As we all know, Trump has made the blurring of this distinction one of his signature achievements (or failings for others). There was a classic moment in the TV series Mad Men, where Don Draper and his team are struggling in a pitch to the Lucky Strike Brand Team. He enquires about the production process. His genius was to pick up a tiny detail, that “Lucky Strike's tobacco is toasted”. Basically saying to not get defensive about the health issues that were becoming foreground, just use a nice family association, making toast. He is saying you can say whatever you want.
Yes, you can, but what you say must speak to what people want to believe. Then the listeners have no problem with the fact/fiction distinction. Speak to their longing. Don Draper (well Matthew Weiner) totally got the distinction. So does Trump. He acts as if we are in a post-literate world.
There are many other oral techniques used by the President. Here are just a few examples. The epithet is frequently used by Homer – wine dark sea, wily Odysseus. It gives the teller of the story a split second to remember what is next. Trump had an epithet for every one of his opponents – crooked Hilary, lying Ted. He always looks for a memorable label. His use of the epithet is closely connected to another characteristic of oral storytelling. It is what Ong calls ‘agonistically toned’.
The way meaning-making works is via opposition. There is ‘no meaning without difference’ the structuralists (which we will learn in Thunder 6) tells us. Trump continually uses powerful colloquial and for his many enemies, derogatory descriptors. The implication being, of course, is that he is the other side of the descriptor – see the table.
He is setting up the classic opposition so characteristic of the traditional story, good guy/bad guy and in the western white hat/black hat. Because he gets in first he has established the narrative structure within which the conversation takes place. It’s masterly oral storytelling!

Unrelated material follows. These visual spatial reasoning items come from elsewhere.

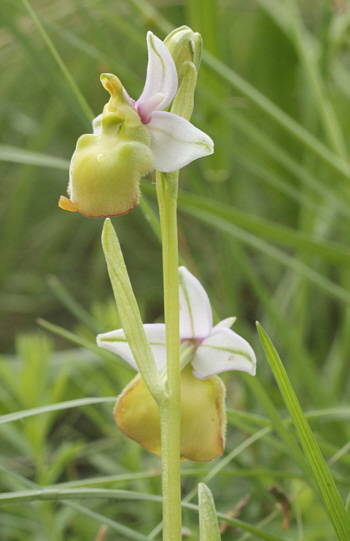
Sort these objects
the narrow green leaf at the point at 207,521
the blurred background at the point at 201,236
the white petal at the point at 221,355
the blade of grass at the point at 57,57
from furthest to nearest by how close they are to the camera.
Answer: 1. the blurred background at the point at 201,236
2. the blade of grass at the point at 57,57
3. the white petal at the point at 221,355
4. the narrow green leaf at the point at 207,521

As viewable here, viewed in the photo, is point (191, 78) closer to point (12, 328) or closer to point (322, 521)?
point (322, 521)

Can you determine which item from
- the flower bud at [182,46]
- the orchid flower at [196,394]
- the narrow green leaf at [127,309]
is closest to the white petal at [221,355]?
the orchid flower at [196,394]

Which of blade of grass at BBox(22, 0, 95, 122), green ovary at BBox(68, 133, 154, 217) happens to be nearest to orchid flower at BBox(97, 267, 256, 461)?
green ovary at BBox(68, 133, 154, 217)

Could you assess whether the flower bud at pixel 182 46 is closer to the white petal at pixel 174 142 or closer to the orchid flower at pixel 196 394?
the white petal at pixel 174 142

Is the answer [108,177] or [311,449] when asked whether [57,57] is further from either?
[311,449]

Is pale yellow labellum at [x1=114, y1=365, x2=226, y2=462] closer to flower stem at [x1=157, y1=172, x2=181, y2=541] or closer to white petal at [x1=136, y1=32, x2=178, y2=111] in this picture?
flower stem at [x1=157, y1=172, x2=181, y2=541]

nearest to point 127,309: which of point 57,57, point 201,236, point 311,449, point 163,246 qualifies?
point 163,246
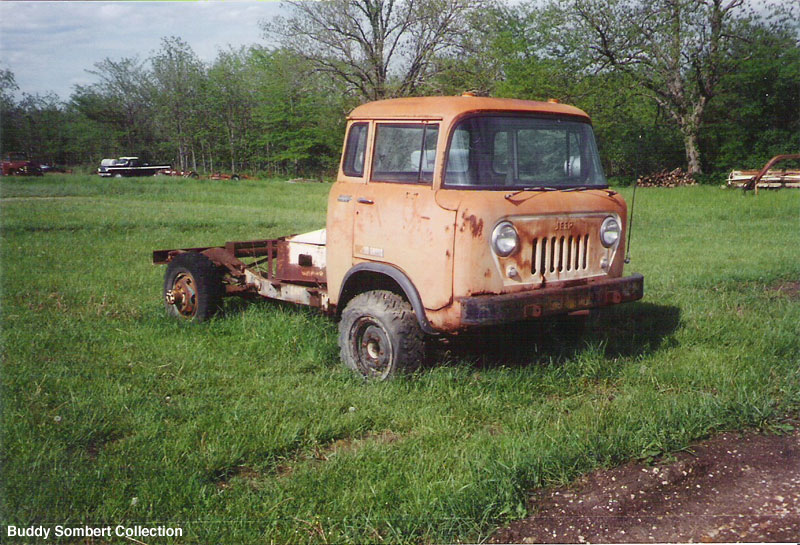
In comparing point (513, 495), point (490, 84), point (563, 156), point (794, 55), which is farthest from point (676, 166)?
point (513, 495)

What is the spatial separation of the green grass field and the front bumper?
60 cm

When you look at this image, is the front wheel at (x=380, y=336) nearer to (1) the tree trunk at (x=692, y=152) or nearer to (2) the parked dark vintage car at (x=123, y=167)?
(1) the tree trunk at (x=692, y=152)

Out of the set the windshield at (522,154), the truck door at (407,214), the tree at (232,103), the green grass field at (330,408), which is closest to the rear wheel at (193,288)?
the green grass field at (330,408)

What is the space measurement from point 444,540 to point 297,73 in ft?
102

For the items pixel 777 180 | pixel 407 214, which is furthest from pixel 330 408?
pixel 777 180

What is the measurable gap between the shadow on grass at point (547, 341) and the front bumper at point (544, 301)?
0.52 m

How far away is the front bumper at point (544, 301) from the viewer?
5.17 meters

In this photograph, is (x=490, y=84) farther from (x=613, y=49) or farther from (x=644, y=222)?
(x=644, y=222)

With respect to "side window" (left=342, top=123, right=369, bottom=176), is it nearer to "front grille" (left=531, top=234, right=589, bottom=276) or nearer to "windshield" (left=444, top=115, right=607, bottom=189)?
"windshield" (left=444, top=115, right=607, bottom=189)

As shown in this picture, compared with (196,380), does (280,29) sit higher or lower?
higher

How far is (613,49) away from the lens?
32.6 meters

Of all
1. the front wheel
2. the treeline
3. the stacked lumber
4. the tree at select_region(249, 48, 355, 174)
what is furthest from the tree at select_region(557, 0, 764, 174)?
the front wheel

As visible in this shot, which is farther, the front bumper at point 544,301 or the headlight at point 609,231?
the headlight at point 609,231

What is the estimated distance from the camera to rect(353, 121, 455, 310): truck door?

Oral storytelling is also additive and repetitive. The repetition then aggregates into a bigger picture. The additive, repetitive and aggregative style are all critical in helping the listeners memory. The frequent repetition of ‘lock her up’ and ‘build the wall’ ensure no one was in any doubt as to the key messages. The individually repeated phrases aggregated into a consistent picture of dystopian America that only the strong man could address.
Also vital to the oral teller was consistent recourse to very familiar stories. The tellers did not literally remember huge tranches of text. What they did know were the familiar plot structures. Know these and it was possible to improvise around the core. We have already seen how this master of ‘red rhetoric’ had recourse to very familiar plots.